Clifton is a really nice town.  We were ashore the next day after school and had a look around.  It is quite busy as it services a small upmarket island/resort called Palm Island which lies just offshore, the Tobago Cays and probably Petit St Vincent.  They had some colourful stalls with even more colourful fresh fruit and vegetables for sale.  We also found a kind of goumet deli run by an interesting French lady.

Clifton Main Street


Stalls in Clifton
The weather changed for the worst over the next two days.  On the first day and night we had thunderstorms with very heavy rain falling in squalls with winds to 40kts.  Luckily we were in a pretty secure anchorage and although open to the wind the reef broke the seas.  Even so there was a bit of movement on the boat.  

We get bad weather here also
In the middle of the second night we heard a “pan pan” call on the radio from a boat which had dragged its anchor not far from Dulcinea.  A “pan pan” is put out for a serious emergency but one in which the vessel or crew is not in immediate danger.  The boat, a 44ft charter vessel called Brio, had dragged its anchor and had drifted onto the reef in the middle of the harbour and was now rocking back and forth on its keel.  Scott heard the call on the radio, got up and spoke with them initially just relaying messages to a St Vincent coastal station which would hopefully be able to get some assistance.  With no immediate help forthcoming Scott and Sam loaded the dingy with rope, chain and a spare anchor and went across to assist.  The idea was to set a second anchor which would allow them to winch themselves off the reef.  

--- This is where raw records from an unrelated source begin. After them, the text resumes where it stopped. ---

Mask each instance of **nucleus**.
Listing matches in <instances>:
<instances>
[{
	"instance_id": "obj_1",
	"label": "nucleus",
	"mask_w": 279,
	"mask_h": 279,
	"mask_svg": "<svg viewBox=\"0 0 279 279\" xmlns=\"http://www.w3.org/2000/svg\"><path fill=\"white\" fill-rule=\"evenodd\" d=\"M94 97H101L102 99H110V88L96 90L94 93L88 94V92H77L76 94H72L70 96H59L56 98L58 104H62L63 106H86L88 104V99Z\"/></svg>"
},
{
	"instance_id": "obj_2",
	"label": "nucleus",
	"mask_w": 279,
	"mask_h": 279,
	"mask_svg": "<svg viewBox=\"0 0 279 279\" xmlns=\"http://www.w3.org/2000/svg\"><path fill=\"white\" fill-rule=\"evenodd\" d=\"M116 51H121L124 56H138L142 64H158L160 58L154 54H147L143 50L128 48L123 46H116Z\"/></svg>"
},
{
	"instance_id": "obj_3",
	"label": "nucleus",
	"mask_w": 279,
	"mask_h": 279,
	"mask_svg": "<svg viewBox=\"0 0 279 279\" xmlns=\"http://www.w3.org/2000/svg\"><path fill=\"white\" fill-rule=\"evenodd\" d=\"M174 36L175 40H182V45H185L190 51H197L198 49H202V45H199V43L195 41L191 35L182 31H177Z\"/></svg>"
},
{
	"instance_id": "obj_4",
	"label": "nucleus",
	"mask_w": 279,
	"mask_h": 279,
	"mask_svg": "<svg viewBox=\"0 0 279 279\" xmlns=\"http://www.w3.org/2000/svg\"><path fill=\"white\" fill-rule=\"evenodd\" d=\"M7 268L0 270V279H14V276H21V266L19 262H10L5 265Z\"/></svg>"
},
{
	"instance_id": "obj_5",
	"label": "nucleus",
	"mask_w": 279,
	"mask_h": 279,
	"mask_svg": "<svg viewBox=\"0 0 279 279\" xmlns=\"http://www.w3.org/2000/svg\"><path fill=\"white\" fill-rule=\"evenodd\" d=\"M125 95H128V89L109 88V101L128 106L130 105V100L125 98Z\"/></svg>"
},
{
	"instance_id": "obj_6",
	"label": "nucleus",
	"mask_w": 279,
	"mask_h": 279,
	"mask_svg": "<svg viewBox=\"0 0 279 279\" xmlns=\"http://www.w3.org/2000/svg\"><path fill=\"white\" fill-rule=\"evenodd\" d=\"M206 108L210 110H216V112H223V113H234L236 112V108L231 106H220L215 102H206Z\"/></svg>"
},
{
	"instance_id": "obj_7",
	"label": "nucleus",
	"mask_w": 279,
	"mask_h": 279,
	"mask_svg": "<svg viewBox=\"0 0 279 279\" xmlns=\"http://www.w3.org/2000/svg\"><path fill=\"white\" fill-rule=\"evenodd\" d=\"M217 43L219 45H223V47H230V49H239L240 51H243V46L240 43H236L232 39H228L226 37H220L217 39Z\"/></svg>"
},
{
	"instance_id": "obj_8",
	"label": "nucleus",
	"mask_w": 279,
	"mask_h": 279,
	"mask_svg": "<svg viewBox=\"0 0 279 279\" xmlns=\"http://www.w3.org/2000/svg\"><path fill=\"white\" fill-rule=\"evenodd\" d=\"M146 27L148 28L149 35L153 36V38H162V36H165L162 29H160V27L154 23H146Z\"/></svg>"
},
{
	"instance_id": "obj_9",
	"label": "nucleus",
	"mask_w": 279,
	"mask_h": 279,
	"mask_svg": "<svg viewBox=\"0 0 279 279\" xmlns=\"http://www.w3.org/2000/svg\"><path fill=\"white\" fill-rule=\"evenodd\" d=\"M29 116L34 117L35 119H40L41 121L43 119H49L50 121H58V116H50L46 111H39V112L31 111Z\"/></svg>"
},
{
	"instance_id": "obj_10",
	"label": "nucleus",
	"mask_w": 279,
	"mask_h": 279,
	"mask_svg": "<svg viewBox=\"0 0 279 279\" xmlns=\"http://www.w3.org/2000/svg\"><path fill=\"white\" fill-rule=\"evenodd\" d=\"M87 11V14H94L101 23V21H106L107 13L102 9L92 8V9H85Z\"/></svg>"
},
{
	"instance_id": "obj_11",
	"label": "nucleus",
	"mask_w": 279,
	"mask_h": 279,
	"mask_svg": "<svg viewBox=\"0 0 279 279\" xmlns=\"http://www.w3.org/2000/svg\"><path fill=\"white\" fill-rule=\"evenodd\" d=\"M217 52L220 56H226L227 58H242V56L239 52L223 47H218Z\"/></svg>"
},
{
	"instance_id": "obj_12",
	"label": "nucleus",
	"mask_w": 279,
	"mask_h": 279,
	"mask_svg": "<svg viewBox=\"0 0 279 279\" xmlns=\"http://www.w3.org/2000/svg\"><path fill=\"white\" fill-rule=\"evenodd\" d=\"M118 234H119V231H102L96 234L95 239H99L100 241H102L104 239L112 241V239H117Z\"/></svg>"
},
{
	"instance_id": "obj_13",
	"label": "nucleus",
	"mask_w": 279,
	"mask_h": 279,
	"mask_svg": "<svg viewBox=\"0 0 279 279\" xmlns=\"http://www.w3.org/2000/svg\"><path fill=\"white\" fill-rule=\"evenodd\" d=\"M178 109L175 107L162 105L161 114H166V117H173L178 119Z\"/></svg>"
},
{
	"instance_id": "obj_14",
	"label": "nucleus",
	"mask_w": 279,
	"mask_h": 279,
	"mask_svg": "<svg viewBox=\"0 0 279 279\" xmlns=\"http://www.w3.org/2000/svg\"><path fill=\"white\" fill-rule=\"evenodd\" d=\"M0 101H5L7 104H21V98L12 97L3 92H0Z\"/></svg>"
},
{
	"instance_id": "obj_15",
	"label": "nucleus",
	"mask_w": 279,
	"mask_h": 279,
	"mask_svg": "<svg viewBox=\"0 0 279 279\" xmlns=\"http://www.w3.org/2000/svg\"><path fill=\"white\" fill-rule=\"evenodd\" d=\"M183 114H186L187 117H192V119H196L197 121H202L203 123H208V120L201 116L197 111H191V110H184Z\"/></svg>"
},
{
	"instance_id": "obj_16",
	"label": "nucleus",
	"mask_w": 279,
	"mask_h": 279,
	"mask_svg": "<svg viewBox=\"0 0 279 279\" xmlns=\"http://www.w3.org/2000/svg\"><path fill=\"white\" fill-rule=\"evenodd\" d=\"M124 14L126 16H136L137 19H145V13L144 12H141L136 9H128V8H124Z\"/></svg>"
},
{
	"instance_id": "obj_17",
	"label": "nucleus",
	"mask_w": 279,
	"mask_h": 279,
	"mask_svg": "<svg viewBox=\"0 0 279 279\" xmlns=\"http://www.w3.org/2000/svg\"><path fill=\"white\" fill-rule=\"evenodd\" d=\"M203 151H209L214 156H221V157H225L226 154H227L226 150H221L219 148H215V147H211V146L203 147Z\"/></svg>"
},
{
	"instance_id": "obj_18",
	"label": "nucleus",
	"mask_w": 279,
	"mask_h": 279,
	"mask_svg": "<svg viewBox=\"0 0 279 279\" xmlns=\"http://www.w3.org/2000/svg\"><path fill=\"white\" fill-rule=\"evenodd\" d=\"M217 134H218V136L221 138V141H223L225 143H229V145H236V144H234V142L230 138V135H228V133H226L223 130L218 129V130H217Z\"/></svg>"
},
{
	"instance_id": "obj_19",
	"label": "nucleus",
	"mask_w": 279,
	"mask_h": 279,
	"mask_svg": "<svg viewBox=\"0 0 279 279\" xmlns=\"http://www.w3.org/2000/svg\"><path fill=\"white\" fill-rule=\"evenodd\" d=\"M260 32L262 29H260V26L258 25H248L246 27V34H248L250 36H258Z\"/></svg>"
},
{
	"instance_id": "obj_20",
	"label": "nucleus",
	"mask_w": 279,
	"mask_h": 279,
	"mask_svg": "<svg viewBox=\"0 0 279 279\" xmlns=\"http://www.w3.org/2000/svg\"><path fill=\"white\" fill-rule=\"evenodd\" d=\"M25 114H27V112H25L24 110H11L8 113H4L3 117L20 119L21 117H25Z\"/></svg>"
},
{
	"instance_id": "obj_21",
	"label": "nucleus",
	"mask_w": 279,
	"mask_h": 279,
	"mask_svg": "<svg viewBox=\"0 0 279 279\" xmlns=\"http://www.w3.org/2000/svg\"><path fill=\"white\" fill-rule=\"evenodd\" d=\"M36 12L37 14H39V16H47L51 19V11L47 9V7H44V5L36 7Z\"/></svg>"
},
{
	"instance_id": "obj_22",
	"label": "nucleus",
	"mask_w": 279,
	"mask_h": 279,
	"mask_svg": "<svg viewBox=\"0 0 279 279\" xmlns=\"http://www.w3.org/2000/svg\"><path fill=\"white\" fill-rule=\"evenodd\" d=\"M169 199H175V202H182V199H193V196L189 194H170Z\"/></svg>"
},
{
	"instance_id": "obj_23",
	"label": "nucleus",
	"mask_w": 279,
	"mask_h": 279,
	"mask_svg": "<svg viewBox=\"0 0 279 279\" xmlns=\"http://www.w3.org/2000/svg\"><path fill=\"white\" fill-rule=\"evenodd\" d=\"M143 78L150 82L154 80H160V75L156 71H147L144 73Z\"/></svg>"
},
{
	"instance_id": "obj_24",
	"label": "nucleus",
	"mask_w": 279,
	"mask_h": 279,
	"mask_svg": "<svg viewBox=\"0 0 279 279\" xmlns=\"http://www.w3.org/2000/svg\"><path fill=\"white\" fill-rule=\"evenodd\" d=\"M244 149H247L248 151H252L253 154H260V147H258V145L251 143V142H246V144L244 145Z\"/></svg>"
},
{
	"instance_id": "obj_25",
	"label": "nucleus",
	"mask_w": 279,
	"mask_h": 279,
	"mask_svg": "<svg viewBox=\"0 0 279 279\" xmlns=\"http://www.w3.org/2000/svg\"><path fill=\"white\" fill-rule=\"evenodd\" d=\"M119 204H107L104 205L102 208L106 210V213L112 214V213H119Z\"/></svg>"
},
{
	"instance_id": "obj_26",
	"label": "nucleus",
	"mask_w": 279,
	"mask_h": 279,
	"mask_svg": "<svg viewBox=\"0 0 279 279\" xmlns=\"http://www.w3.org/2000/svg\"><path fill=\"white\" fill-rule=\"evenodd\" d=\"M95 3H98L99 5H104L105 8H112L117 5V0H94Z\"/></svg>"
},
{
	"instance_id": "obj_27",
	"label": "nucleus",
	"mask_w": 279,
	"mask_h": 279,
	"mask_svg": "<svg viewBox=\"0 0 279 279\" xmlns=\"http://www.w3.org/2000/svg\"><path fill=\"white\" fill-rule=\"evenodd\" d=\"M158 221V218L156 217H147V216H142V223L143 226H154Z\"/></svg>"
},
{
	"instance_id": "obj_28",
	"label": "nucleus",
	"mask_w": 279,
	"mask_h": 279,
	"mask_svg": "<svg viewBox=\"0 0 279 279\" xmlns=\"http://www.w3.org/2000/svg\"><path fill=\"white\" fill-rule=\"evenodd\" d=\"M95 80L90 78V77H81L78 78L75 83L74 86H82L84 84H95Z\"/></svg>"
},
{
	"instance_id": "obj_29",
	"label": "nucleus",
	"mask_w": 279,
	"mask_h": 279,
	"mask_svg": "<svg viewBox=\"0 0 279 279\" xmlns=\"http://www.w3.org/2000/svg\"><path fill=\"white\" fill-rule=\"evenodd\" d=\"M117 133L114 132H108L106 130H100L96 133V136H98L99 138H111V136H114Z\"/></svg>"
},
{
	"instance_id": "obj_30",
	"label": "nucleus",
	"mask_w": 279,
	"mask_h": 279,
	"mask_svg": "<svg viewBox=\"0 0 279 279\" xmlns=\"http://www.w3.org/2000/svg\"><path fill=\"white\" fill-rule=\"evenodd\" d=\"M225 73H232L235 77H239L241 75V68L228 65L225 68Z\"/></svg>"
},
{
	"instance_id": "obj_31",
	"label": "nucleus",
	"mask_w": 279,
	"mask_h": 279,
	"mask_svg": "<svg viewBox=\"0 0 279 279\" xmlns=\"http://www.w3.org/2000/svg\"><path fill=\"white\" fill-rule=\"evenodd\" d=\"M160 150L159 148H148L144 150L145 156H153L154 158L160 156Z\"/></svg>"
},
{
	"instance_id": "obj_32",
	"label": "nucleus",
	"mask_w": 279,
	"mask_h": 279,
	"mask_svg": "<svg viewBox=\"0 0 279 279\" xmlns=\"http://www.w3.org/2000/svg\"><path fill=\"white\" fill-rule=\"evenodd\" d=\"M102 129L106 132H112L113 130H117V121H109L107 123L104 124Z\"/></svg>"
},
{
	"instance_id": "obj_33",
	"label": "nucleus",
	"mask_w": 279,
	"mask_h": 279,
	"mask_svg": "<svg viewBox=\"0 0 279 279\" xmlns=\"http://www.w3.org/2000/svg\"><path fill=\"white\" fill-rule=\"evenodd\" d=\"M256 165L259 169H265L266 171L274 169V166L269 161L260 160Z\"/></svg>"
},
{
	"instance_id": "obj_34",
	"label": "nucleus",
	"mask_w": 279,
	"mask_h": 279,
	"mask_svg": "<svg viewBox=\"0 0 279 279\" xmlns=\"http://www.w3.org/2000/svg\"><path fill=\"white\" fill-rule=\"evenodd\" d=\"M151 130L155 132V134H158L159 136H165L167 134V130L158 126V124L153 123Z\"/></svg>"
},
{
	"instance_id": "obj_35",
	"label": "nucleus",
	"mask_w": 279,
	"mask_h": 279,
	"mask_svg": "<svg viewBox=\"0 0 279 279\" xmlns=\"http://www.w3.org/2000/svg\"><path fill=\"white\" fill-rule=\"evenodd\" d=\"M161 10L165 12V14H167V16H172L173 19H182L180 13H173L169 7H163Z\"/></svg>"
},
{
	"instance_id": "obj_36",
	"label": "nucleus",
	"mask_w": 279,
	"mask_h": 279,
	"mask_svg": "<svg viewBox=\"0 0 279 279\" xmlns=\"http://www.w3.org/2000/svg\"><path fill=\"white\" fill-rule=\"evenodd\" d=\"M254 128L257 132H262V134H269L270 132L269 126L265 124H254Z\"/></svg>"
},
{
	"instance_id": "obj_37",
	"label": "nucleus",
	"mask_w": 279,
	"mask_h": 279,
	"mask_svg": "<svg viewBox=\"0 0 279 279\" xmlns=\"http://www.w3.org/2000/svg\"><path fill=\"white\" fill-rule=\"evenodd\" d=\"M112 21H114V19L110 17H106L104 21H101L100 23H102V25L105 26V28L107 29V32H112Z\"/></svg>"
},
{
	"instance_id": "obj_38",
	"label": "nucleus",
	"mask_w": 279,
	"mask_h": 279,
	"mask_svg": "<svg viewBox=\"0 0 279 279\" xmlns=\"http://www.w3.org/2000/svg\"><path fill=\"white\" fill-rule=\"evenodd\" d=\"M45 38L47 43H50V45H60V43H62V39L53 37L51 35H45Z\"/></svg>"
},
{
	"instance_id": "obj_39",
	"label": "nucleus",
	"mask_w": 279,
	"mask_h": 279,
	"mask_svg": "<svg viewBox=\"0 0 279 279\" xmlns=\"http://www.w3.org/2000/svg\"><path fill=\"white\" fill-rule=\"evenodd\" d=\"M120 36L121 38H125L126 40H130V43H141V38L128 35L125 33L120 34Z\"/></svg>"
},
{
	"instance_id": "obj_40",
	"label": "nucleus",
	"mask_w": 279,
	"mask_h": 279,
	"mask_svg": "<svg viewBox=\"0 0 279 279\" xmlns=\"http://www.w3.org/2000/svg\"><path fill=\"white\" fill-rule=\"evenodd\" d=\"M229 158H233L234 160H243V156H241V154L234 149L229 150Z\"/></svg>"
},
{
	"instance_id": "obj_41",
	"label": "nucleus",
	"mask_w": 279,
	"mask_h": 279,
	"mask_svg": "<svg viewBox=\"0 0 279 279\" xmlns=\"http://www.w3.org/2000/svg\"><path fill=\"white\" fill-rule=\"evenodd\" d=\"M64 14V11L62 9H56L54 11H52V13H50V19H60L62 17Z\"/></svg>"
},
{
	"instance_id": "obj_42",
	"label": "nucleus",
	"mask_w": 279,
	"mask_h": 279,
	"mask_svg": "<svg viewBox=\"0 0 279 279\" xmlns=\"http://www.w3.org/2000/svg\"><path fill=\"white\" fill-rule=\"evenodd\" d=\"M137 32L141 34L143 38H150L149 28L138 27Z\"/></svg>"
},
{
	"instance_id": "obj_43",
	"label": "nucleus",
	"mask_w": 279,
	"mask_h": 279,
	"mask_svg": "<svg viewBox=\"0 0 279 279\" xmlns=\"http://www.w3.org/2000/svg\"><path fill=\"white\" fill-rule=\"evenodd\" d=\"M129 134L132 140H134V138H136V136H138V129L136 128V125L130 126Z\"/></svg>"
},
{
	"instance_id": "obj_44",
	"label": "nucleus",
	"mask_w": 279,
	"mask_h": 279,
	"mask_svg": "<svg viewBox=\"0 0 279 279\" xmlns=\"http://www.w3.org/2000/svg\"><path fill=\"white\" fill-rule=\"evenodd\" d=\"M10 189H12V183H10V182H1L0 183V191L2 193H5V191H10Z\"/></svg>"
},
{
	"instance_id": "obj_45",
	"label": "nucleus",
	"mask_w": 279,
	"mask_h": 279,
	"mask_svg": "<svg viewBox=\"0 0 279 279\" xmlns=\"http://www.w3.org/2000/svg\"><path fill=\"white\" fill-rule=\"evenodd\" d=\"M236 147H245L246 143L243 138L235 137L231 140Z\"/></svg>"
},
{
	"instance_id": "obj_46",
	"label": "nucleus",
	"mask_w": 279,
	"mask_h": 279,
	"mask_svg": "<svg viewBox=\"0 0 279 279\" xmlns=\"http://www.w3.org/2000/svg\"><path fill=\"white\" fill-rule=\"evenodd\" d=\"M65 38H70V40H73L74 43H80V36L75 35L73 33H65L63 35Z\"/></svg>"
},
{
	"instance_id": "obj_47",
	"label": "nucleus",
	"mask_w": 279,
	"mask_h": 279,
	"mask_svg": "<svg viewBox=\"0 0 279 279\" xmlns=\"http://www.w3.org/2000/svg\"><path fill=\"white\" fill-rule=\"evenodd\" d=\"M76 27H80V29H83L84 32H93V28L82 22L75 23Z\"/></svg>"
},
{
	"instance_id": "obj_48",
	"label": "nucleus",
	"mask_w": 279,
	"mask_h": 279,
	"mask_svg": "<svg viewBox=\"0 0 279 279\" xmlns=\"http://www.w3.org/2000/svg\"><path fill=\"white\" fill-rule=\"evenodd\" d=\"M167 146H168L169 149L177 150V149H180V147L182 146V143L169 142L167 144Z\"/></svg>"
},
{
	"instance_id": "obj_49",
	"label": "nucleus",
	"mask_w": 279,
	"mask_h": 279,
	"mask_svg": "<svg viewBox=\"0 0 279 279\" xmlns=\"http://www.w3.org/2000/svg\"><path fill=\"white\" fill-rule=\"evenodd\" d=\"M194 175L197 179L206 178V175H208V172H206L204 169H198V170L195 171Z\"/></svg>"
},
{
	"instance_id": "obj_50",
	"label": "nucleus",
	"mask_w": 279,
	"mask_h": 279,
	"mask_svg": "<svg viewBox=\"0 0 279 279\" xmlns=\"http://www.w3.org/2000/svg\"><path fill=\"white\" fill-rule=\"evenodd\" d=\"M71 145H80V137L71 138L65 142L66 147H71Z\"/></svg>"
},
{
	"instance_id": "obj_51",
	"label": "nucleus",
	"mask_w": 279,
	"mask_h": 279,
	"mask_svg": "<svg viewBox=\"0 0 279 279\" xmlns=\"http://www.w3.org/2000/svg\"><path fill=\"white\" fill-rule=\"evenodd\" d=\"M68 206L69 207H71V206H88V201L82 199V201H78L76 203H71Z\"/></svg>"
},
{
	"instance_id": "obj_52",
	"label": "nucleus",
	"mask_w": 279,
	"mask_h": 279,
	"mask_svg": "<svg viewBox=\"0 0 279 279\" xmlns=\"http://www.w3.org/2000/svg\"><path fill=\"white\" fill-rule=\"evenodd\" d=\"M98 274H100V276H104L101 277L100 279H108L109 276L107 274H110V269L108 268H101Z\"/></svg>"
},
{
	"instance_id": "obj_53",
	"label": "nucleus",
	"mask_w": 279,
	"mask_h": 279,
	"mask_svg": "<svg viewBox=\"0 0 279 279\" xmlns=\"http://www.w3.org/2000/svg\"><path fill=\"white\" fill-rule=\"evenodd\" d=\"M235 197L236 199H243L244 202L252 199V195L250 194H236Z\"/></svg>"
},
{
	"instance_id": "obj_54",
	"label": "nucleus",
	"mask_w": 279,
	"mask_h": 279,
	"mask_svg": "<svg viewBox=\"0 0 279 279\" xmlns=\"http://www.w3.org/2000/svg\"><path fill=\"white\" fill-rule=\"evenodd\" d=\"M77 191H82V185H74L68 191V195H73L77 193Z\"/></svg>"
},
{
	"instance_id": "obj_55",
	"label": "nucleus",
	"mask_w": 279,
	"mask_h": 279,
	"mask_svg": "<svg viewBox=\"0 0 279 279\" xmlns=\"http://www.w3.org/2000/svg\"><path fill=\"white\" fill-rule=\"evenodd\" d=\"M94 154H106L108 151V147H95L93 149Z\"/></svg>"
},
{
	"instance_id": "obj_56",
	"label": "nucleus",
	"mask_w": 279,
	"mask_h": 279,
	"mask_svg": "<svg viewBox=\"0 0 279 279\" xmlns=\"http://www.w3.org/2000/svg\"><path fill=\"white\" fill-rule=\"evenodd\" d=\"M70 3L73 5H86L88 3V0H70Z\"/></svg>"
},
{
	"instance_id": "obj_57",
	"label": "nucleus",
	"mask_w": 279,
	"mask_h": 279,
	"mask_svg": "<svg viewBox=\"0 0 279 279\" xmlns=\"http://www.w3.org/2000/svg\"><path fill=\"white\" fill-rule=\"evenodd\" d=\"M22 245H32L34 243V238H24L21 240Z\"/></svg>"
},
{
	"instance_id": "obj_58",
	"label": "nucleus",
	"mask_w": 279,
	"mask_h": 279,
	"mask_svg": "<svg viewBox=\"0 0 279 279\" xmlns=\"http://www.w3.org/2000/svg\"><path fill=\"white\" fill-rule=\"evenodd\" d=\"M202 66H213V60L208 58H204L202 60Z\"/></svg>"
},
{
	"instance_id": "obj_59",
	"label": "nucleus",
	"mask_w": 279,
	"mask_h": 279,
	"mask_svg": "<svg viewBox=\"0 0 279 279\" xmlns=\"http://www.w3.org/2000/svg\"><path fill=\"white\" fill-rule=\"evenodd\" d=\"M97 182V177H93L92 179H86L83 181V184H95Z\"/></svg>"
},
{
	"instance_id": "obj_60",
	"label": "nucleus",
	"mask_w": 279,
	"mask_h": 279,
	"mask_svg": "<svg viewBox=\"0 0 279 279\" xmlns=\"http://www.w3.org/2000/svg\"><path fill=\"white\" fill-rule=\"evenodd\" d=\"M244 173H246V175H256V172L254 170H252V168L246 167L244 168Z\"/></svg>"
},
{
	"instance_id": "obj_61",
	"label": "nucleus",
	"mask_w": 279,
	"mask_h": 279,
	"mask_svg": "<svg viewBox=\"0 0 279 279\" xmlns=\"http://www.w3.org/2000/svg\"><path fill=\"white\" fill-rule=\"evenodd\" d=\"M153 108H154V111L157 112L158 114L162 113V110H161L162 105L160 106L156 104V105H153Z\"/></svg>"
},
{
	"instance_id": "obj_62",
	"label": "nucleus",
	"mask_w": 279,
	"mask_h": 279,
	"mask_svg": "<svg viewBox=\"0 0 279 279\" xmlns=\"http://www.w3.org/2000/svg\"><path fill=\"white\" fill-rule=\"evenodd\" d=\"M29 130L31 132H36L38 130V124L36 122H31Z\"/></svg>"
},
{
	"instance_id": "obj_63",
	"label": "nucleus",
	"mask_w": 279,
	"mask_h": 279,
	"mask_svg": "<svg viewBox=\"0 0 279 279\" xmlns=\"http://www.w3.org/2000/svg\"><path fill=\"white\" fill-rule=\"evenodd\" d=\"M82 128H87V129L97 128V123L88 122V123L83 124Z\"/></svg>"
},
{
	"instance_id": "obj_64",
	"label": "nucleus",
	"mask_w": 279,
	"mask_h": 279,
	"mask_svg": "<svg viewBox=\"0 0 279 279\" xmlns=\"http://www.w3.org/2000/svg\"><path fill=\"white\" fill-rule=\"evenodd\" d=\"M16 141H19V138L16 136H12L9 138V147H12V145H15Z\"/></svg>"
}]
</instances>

Once at the yacht it was apparent that the second anchor idea was not going to work for one reason or another and instead Scott decided to go into town and try and raise some local help.  In the end he managed to get a local with a boat boat with a big outboard to come and tow them off.  When we saw them in the morning everything was good although Sunsail were negotiating with the locals who were after a US$2000 salvage fee.

We left Clifton yesterday (3rd Dec) and motored around to the leeward side of the island to a bay called Chatham Bay.  This is such a beautiful spot; deep, calm, protected, beautiful beach and hills all around with only a handful of beach bars/restaurants onshore and half a dozen yachts nearby.  The locals are eager to sell us what we need in the way of bread, lobster, fish etc.  It is great to be in a totally protected bay again as we have been rocked about to some degree ever since leaving Grenada.

Chatham Bay
Only issue is one of nudity - not on our part but others.  There are some in the sailing fraternity who espouse a greater obsession with being naked and it is not uncommon in an anchorage to see people getting their gear off.  For some reason or another the French seem particularly fond of this.  Generally, we are of the opinion "each to his own", however yesterday we had a boat anchor just about on top of us and then proceed to get naked and go swimming.  Maybe we are prudes but I think not.  Bottom line is get as much gear off as you like but if this is your intention don’t anchor right on top of someone.   

We will stay here a couple of days doing, yes you guessed it - school, and have a look around onshore.  The calm water will also allow us to take the kids kneeboarding.